A holiday AFTER the holidays. Does that sound absurd?

I have only 10 days off for the holidays festive season. I have planned, unplanned, moved things, cancelled others and still cannot find time to actually chill and call a holiday within those 10 days. Begging for extra leave days is not an option as am actually not even entitled to leave being new and all. Not to be an ungrateful little whiner but this so-called holiday actually seems more hectic and mentally exhausting than staying here and working. Not that that is an option. No way Jose!! I am not one for activity, infact I abhor feeling like am always doing something or feeling caught up. I like doing things on my own terms, and normally that would be slow, minimal activity. You could call me a closet loner if there is such a thing so this “busyness” is not going down very well with me.

I finish work and immediately take the next flight out, land and start planning a baby shower for the very next day for my really lovely friend who has been an awesome tower of refuge this year. As of this moment I do not have a venue, have never been to a baby shower before and therefore do not know how to go about one, do not have my present ready but I am still determined to pull it off. Hopefully I will have enough after time after the shower to shop around for Christmas presents and run mum’s endless errands. Yes I am that frantic last minute shopper. It happens to me every year, I just never learn.

Then there is the BIG meet with the Fabulous Three. We all fly in on 22nd and I cant wait for the bonding the next night. I have missed these girls so much in the last 3 months since I moved from Dar es Salaam; I absolutely have to meet them before Christmas. It helps that little miss flower is bringing me a fabulous pair of killer heels from Aldo. Man!! Cant hold the excitement. Over the course of the past year, these girls have evolved from being just party partners to friends to near and dear family. I heart them with all of me. 2010 was pretty hard on me, especially at the beginning but these girls chose to stick around and hold my hand through it all. The result was a bond that even regional boundaries cannot break. I cant wait to dress up for our girls night, eat and drink and shoot Jagermeisters as we talk about all the mushy things I’ve been holding in with no one to share with, bitch about anything and everything, comfort, laugh and lovewith my best friends.

After that I have to travel to the end of the world to do Christmas with my mum. Christmas is a lot of things but it is not Christmas without my mum. We have this unwritten and unspoken agreement to take each other through the depressing season that is Christmas. Honestly for me Christmas has never been that good. It always fell short of my expectations so I stopped believing in it and expecting anything good. I normally sleep the day away as mum goes to church then makes some effort for decent lunch. In the last 2 years since my mum moved to said boondocks, my disposition towards this much talked about holiday has improved slightly as I now have my uncles kids to entertain. I make an effort for them. I think Christmas is fun for kids. But not to become a sourpuss, I will do my best to spread the good cheer.

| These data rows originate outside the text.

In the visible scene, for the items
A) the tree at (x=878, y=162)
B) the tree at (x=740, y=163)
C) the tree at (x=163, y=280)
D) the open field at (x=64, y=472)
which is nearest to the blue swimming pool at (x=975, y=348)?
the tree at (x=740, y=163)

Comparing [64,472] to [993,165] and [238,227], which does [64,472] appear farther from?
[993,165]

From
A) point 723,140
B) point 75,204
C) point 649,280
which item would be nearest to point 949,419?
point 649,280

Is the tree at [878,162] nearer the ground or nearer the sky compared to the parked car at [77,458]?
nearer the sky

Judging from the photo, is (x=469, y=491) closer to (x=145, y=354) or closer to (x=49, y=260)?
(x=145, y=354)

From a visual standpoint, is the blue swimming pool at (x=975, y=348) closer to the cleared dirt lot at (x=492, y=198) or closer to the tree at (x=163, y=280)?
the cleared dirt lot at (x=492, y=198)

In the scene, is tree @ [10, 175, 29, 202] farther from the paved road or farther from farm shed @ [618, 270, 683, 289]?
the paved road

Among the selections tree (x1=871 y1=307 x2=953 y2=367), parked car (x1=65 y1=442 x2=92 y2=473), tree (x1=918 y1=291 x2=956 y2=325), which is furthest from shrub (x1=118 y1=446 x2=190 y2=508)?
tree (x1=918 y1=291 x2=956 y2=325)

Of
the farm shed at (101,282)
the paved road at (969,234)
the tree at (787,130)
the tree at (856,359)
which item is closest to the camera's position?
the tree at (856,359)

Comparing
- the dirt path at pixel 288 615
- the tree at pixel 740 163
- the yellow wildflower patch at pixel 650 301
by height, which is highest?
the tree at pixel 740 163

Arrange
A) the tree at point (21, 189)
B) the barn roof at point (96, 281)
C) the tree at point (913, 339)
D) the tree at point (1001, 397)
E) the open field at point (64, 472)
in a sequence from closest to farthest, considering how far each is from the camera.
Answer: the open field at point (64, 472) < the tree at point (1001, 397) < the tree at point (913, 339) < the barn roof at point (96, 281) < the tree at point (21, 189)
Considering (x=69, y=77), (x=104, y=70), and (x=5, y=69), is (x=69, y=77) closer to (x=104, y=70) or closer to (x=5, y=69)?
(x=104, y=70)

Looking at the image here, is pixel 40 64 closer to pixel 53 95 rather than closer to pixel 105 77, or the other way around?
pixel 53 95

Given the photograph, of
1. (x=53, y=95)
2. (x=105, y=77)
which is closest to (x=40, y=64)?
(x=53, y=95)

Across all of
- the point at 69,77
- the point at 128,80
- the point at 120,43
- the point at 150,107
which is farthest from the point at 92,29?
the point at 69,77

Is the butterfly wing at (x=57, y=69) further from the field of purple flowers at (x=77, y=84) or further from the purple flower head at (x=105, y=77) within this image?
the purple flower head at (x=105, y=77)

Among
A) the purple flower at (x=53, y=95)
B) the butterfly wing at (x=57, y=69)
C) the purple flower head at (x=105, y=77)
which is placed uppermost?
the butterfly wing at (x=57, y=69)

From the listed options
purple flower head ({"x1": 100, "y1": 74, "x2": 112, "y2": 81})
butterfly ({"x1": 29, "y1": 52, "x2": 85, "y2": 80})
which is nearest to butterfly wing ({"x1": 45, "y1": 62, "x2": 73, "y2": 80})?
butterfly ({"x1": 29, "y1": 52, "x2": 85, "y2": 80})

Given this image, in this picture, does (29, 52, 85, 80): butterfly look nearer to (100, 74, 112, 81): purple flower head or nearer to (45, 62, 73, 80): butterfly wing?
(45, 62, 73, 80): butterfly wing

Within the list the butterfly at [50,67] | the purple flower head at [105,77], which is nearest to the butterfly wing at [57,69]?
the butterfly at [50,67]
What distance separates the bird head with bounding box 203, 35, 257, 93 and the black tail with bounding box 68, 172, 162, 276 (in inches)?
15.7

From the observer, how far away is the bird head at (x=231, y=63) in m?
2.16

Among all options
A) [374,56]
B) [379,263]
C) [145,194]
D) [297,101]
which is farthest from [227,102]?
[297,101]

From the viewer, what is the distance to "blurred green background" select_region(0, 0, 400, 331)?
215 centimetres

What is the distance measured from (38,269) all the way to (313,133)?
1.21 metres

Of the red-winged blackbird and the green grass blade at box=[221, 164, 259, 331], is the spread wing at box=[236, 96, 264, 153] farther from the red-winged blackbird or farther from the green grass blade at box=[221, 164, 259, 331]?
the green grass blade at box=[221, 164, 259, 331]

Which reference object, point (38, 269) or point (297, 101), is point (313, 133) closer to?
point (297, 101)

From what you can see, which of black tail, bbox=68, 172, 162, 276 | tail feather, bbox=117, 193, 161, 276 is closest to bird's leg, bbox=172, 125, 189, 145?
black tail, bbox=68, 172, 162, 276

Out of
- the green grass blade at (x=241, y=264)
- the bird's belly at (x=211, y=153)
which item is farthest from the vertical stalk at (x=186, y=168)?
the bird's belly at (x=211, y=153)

2.5 days later am due for a trip back to Nairobi and then another one to the other end of the world with my family of one, Peanut. Its a totally new experience for me and sort of scary. For once here is another person in my life who cares how I spend my holidays and actually goes ahead to make plans for me. Wow! I am totally amazed and turned into mush by the thought if it. He is too sweet. I love that he is taking time for us and his bonga points are literally shooting off the roof. Shhh! Dont say that out loud, he may grow a big head. I think the best part of the holiday though will be when we come back to 37 and just chill, if at all there will be time for that.

Somehow I will have to find time to squeeze in biashara, meet and visit with friends, attend a party or two and hopefully squeeze in a visit to my Gran (whom am named after) coz I love her to bits and she wants to see me after I helped light up her Christmas.

Shortly it will be the new year and I will have to pack up again and come back to Kampala and the grind reloaded, 2011 version.

Any wonder that I will need a holiday after the holidays?